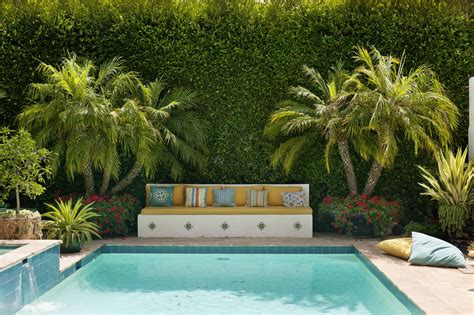 plants  pool landscaping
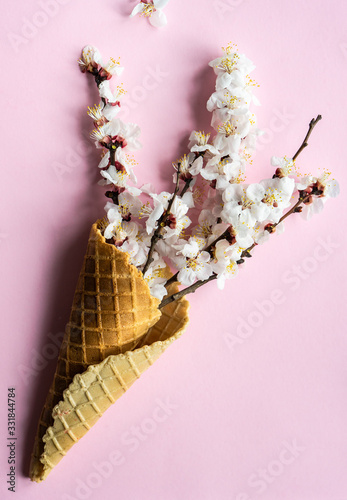 Photo Spring floral concept with apricot blossom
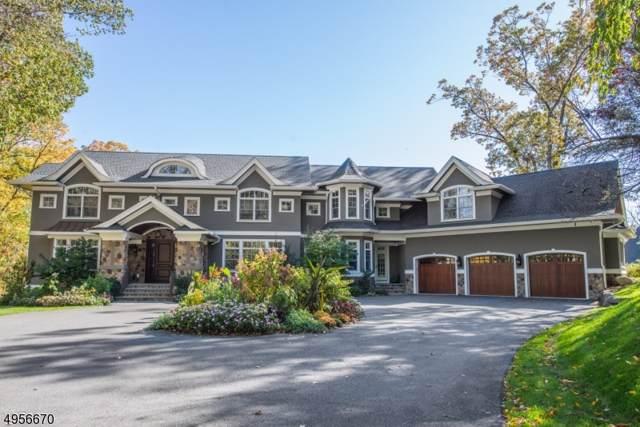 100 Laurel Hill Road, Mountain Lakes Boro, NJ 07046 (MLS #3612285) :: SR Real Estate Group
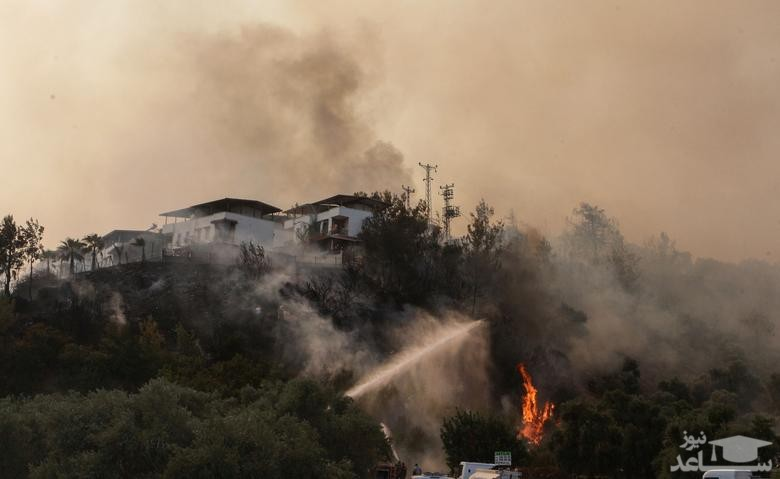 آتش سوزی جنگلی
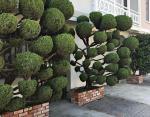 Это надо видеть: странные деревья Сан-Франциско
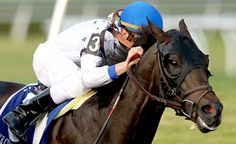 Take Charge Indy to stand in South Korea  https://www.racingvalue.com/take-charge-indy-to-stand-in-south-korea/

== What to do ==
Drop the pictures; repeat the listing above exactly.

== Task output ==
 plants  pool landscaping
 Photo Spring floral concept with apricot blossom
 100 Laurel Hill Road, Mountain Lakes Boro, NJ 07046 (MLS #3612285) :: SR Real Estate Group
 آتش سوزی جنگلی
 Это надо видеть: странные деревья Сан-Франциско
 Take Charge Indy to stand in South Korea  https://www.racingvalue.com/take-charge-indy-to-stand-in-south-korea/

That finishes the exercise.